Personally I think the only way that something of this magnitude could ever be done is gradually.
Sounds good in theory, but impossible in practice and the voters wouldn't trust Parliament either.
After all, the public never voted to join the EU. We voted to join a trading union, the EEC, which was (and still is) perfectly sensible, to make cross border trade quicker, easier and cheaper. If we could go back to that, I'd expect the vast majority of the public would accept it.
But, over the decades, our politicians signed us into other closer integrations, such as freedom of movement, closer integration of tax, european courts, etc., all of which are now inherently embedded into the trade agreement. Eg, we have harmonised VAT rules, etc which mean you can't go back to free trade without also agreeing to keep the cross-border VAT rules, so that brings common tax policy back into play, and so it goes on.

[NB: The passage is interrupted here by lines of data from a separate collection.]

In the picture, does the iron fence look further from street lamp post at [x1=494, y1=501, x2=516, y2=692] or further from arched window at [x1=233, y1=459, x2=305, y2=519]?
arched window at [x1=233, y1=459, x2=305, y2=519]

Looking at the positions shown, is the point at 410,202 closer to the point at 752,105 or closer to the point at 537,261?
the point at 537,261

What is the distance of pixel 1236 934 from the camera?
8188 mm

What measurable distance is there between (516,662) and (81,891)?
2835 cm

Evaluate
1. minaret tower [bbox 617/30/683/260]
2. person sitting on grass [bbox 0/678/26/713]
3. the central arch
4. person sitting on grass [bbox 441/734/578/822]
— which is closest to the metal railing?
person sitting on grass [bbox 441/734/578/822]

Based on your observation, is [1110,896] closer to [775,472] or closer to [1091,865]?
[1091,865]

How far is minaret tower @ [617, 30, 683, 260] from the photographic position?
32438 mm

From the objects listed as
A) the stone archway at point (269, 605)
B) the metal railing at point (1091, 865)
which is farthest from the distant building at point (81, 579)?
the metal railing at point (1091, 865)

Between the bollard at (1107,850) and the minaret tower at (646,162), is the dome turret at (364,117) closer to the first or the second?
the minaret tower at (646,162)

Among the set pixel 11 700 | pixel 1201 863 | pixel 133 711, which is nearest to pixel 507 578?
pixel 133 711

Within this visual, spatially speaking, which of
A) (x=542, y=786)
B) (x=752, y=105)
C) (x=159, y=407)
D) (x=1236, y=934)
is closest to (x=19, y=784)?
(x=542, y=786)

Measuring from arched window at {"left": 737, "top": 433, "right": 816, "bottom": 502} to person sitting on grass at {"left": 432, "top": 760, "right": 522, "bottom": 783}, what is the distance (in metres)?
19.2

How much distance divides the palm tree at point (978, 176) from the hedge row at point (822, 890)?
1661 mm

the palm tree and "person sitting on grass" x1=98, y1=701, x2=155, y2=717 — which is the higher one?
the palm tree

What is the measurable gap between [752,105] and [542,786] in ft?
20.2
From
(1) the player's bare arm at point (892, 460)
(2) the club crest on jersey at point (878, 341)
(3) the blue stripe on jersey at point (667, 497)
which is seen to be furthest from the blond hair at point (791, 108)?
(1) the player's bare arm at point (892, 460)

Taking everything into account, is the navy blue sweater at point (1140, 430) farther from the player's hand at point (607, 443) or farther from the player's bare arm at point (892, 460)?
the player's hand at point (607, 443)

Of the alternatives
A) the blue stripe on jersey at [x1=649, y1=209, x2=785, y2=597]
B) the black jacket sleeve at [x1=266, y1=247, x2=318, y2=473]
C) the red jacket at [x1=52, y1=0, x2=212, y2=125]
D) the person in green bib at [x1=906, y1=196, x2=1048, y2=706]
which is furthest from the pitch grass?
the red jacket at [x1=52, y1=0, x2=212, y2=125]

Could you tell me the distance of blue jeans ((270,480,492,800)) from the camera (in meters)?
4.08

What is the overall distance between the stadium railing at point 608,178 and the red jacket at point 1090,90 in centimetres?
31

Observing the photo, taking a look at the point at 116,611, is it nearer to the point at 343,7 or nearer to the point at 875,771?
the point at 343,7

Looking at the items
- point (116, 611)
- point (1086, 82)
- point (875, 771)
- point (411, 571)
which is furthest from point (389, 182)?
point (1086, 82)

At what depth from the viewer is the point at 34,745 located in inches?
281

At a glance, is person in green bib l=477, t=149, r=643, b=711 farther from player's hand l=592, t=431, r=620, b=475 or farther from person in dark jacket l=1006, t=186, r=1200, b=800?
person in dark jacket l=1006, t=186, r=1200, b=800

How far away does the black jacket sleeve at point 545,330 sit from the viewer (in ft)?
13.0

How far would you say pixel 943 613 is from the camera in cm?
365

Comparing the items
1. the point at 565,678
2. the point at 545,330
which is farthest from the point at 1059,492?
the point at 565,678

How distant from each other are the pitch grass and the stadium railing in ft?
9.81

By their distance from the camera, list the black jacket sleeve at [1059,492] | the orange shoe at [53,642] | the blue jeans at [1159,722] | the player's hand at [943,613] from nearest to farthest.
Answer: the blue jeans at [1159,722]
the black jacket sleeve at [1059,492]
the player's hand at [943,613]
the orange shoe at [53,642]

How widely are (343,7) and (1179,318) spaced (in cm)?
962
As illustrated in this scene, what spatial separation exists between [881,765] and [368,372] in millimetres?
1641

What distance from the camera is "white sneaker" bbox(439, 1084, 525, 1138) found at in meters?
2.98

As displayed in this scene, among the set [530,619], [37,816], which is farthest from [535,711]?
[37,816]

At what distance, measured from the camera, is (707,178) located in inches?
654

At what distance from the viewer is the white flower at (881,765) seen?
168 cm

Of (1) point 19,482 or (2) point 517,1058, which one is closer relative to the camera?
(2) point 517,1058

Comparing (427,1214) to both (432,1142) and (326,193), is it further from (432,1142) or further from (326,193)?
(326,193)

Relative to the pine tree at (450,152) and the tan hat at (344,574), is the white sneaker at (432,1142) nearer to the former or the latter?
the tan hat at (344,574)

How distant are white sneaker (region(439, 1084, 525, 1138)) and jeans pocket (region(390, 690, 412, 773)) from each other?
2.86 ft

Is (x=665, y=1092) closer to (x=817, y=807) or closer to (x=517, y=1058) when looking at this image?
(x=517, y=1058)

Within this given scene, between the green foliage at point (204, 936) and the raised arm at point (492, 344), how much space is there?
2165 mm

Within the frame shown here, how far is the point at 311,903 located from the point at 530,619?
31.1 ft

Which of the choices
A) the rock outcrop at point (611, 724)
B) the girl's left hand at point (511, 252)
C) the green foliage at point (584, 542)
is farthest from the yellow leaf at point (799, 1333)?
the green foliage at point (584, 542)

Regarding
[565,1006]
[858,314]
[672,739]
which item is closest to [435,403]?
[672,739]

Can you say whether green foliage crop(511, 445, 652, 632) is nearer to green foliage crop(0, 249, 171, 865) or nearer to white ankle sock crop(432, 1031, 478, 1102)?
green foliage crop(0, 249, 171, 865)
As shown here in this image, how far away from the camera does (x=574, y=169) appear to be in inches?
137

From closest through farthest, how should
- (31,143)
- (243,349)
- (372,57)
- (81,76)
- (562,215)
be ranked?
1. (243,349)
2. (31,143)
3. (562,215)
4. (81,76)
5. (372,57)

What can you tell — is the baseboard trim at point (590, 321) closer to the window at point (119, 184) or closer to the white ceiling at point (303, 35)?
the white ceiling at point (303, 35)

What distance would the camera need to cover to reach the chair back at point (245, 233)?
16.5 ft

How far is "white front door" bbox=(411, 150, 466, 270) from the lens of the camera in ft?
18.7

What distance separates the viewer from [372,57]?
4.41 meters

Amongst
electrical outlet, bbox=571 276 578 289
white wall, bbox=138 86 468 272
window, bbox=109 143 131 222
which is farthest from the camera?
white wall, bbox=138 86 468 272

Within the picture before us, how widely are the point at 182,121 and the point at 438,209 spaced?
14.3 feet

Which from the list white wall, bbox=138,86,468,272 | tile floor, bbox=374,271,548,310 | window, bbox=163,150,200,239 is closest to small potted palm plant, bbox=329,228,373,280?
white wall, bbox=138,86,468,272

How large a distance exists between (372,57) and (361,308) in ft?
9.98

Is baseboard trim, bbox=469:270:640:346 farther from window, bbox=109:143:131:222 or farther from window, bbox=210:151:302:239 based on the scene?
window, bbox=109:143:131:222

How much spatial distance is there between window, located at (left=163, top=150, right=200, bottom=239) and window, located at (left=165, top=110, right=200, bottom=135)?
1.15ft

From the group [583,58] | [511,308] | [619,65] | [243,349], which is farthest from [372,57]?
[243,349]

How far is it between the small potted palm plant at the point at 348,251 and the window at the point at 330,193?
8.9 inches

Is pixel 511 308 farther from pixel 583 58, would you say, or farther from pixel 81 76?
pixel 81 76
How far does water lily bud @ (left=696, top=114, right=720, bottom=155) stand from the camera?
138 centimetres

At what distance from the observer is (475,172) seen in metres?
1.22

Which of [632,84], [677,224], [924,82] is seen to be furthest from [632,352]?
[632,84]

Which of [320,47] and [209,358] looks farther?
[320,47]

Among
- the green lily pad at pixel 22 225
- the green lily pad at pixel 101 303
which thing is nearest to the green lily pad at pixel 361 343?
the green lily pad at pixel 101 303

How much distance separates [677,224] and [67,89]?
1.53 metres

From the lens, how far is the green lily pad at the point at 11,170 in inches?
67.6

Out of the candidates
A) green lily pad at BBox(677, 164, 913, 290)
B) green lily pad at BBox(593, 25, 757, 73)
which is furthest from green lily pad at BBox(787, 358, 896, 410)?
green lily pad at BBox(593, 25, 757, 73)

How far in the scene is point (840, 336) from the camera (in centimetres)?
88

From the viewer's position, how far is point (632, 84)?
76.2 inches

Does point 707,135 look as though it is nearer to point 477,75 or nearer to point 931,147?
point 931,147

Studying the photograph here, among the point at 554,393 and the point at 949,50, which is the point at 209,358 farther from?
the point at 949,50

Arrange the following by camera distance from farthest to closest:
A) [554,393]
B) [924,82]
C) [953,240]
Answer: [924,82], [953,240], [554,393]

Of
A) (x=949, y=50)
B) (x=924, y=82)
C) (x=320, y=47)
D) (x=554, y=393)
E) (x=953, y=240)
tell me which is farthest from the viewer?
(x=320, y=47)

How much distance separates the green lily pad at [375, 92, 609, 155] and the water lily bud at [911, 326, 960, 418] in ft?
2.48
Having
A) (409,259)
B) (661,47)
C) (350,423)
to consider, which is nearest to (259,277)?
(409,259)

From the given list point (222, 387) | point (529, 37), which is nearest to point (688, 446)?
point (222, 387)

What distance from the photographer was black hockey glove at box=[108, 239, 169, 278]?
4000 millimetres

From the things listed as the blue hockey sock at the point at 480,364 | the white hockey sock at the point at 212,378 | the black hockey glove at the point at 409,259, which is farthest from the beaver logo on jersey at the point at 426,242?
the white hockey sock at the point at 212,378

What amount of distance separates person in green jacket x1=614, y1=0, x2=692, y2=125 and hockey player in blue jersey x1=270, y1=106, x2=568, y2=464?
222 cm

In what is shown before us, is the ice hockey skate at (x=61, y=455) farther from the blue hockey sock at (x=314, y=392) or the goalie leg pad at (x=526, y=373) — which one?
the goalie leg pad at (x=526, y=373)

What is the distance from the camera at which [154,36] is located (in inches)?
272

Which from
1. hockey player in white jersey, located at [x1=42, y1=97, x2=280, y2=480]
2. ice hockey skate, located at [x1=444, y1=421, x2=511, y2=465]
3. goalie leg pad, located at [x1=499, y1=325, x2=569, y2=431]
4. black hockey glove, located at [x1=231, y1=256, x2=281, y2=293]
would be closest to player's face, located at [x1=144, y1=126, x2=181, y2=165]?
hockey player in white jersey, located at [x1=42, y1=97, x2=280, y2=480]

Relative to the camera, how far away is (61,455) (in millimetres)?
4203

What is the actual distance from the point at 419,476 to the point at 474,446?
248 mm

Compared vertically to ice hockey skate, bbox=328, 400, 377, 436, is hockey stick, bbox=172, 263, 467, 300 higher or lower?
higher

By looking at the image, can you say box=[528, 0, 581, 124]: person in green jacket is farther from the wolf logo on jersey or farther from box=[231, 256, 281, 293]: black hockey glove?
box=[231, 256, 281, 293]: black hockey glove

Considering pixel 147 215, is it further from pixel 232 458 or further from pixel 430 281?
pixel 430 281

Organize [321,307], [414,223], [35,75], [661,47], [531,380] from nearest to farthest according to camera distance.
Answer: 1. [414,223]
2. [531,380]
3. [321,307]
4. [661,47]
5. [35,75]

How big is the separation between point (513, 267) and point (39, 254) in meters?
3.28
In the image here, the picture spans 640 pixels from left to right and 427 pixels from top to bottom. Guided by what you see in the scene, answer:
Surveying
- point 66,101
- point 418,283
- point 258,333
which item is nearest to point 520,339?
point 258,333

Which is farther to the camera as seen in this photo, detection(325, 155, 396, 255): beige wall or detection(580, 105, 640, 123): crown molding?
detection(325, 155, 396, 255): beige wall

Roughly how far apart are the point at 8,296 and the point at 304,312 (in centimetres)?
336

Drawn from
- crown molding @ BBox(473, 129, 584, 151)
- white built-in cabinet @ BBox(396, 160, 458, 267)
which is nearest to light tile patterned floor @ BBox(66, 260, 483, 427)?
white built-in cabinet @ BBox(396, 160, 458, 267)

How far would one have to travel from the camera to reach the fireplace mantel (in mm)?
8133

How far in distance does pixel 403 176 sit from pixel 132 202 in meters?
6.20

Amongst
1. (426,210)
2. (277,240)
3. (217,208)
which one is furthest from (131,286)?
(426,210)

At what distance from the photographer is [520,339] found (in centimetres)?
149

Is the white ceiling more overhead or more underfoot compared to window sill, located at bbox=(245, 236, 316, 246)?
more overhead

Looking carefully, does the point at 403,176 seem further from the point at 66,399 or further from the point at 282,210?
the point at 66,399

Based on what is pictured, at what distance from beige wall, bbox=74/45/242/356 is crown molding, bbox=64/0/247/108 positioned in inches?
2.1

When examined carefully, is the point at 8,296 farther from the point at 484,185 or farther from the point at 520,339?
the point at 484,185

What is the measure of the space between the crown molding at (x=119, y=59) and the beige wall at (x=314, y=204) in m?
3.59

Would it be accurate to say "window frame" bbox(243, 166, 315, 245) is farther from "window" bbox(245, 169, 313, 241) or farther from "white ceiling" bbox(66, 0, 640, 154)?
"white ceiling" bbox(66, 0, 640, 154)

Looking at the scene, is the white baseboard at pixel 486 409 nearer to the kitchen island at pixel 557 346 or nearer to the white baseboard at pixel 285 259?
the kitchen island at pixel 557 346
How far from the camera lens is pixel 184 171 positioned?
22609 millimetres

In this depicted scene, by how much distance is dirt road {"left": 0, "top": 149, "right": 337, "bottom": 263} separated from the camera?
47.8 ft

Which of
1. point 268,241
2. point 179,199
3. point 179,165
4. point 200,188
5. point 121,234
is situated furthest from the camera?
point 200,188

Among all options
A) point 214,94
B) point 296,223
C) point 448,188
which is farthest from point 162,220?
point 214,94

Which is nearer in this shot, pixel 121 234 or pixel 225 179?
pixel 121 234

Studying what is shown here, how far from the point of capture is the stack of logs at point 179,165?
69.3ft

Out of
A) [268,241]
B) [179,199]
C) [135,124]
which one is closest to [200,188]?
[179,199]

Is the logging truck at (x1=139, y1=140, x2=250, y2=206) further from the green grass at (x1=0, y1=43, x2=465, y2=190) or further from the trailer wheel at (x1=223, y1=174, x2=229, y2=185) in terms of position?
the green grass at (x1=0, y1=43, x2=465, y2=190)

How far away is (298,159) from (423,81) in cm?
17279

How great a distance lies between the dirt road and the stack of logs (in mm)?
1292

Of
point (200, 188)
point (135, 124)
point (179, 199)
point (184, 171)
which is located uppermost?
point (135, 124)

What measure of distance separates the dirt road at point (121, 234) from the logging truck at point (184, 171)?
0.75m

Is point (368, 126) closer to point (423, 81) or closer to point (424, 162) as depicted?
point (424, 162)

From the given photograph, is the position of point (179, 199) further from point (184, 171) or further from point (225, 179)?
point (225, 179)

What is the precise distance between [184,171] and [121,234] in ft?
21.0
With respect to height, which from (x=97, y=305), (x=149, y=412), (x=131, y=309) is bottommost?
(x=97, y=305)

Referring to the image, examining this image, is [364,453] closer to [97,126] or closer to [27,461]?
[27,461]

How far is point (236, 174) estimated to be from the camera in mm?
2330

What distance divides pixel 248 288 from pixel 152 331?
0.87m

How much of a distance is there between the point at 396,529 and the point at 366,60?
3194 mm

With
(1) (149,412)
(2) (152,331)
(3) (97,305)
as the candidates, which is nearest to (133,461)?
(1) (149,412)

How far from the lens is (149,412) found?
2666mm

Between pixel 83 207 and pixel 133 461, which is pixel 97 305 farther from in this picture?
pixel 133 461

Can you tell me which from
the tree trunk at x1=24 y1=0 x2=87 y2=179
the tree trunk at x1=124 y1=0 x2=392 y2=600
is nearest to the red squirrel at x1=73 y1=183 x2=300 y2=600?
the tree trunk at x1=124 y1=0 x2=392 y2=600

It's like a divorce. Of course, in a perfect world, when you divorce it would be all fair and amicable and I'm sure most people hope and work towards that. But during the process, cracks appear, and before you know it, you're at each other's throats. That's why a "soft" longer term brexit would never work.
Personally, I wouldn't trust the politicians to carry it through either - if we just withdraw slightly to appease the brexiteers, I believe the politicians would stealthily continue with ever closer integration. As has been proved, we couldn't trust them to "brexit", so I'd never trust them in some kind of longer run "one foot in, one foot out" approach.